Осязаемый воздух играл столбом мелких частиц на уровне пыльных сапог и с готовностью распадался от каждого нового порыва ветра или быстрого движения солдат на батарее. Ветер дул в спину, и дым от наших залпов на время закрыл поле нашего последнего боя. Вместо привычных запахов войны на позиции остро запахло горькой полынью и незнакомыми цветами, кажется, последние летние отголоски. Даже растения торопятся перед длинной зимой, ценя каждый день ранней осени. Я запрыгнул на темную от времени перевернутую бочку, вытер обильный пот на лице, размазывая черную копоть по выбритой коже, и сощурился от слепящего послеполуденного солнца. Достал из портсигара ароматную турецкую папиросу. Закурил.
С турецкой батареей покончено.
Как и не было ее.
Второй день нас преследовали по пятам. Не давая расслабиться и угрожая полной расправой и уничтожением – в плен турки брали только старших офицеров.
В первой волне погони, преследующей отступающий шеститысячный русский корпус[1], шли турецкие резервисты[2]. Самоуверенные и наглые пехотинцы раньше служили в турецкой армии и не знали, что наши новые пушки дальнобойнее турецких почти на версту.

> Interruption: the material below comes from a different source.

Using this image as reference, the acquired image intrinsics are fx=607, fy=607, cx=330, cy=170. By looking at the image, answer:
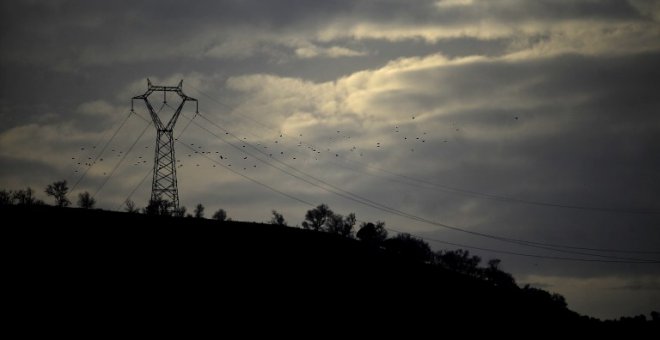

Моя трехпушечная батарея, оставленная в арьергарде[3] прикрыть отход потрепанного корпуса, накрыла противника, когда они только начали разворачиваться в боевой порядок. Один картечный залп разогнал наступающую пехоту, и я всецело сосредоточился на уничтожении турецких пушек.
Сейчас главное – выиграть время, каждый час бесценен. Наши закрепятся на самой высокой горе, перекроют Шипкинский перевал, и без артиллерии их выковырять будет затруднительно. Конечно, в сорокатысячной турецкой Третьей армии найдутся еще орудия, но эти уже стрелять не будут. Уничтожены вчистую. Последний залп получился очень удачным и тянул на Георгиевскую медаль[4] для наводчика. Граната попала в повозку с огневым припасом. Громыхнуло громом, и в небо взметнулось огненное облако, слепя глаза. В секунду часть гранат взорвалась сразу, уничтожив всех, кто оказался в пятидесятиметровом смертельном диаметре. Остальные снаряды разлетелись в разные стороны, калеча и убивая и так мечущихся пехотинцев. Поднялась паника.
Для нас появилась короткая передышка. Теперь нужно продержаться как можно дольше, продать свою жизнь как можно дороже. Батарейцы понимали, что тяжелые пушки в горы не затащишь, но когда, расставляя орудия, увидели, как наших лошадей уводят вместе с уходящими силами, дружно закрестились, зашептали оборонительные молитвы.
– Шрапнельной гранатой, заряжай, трубка первая!
Первая – самая короткая, чистим пространство перед позицией батареи.
Через пороховой дым, окрашенный заходящим солнцем в разные оттенки красного, тяжело рассмотреть, куда стреляешь. Когда дым рассеивается, солнце слепит глаза, снова, промаргивая едкий пот, щурюсь и холодею, видя близкую опасность. Увлекся уничтожением чужой батареи, обрадовался удачным выстрелам и не заметил скрытый маневр противника: побежавшая было пехота внезапно оказалась гораздо ближе к нашему наскоро сделанному редуту. Турки наступали со стороны заходящего солнца, и я не сразу разглядел бунчуки пехоты низам. Куда подевались резервисты со своими малообразованными офицерами? На смену им появилась кадровая турецкая регулярная пехота, обученная прусаками, опасная в своей ярости и известная жестокостью атак. Только там лучшие офицеры, которые выучены и прошли муштру на зависть многим колониальным армиям.
– Поторопись, голубчики! – стараюсь крикнуть как можно бодрее, не выказывая тревоги. От интонации моего голоса зависит быстрота действий. Пушкари по сторонам не смотрят – своих дел хватает. Движения быстры, четки, лишены суеты. Столь многократно повторенные, что можно залюбоваться. Дождавшись трех докладов о готовности вместо привычных шести – три орудия потеряли в прежних боях, командую:
– Батарея, пли!
Три черных облачка раскрываются на фоне солнца.
– Довернуть три деления влево, шрапнельным, заряжай!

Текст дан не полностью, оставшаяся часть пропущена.